The statistics point up the scale of it. There were more than 147,000 divorces in England and Wales in 2002, the highest since 1996. F4J calculates that 650 children a day have parents who separate or divorce - 237,250 children were affected in 2001. And 40 per cent of marriages end in separation.

That stacks up to a lot of anguish, broken homes, careers cut short and financial hardship.

Jolly Stanesby, 38, from Ivybridge, has become one of F4J's most prolific protesters, spending three days up a crane in Exeter last September, three days on Tower Bridge in December, and seven days up the Tamar Bridge in January.

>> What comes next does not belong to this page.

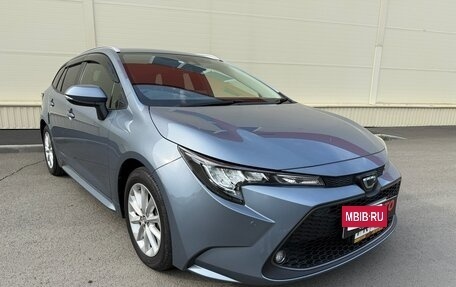 Toyota Corolla, 2019 год, 2 000 000 рублей, 11 фотография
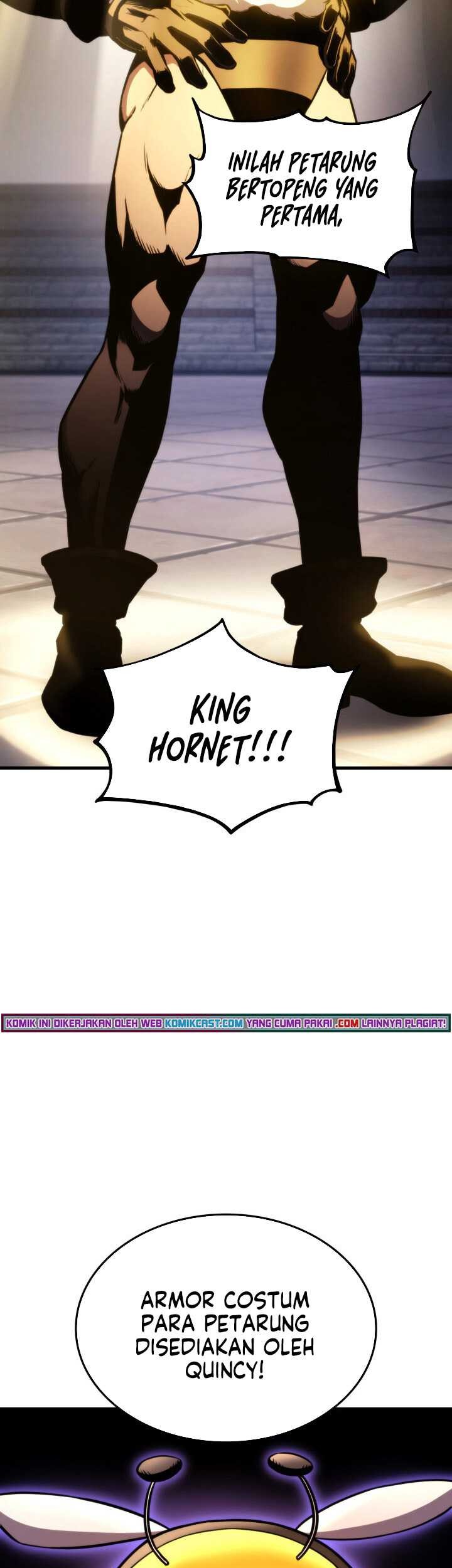 Ranker’s Return Chapter 46 Gambar 8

He's been campaigning for greater access to his five-year-old daughter, and said: "Everyone is either affected or knows someone who is. I spent a day on the roof of the family court in Plymouth, and the fireman who came up on the ladder said: 'Don't worry, I'm going through the same thing'. We've had policemen at the bridge protests who say: 'We've got to do our jobs and bring you down, but we wish we could be up there with you'." He believes the protests have become more spectacular the more that people feel they have nothing left to lose. But that does not mean that change might even yet be painfully slow in coming.

For the "super-hero" dads who feel they can only make their voices heard by taking to the bridges and rooftops, each day of waiting is too long.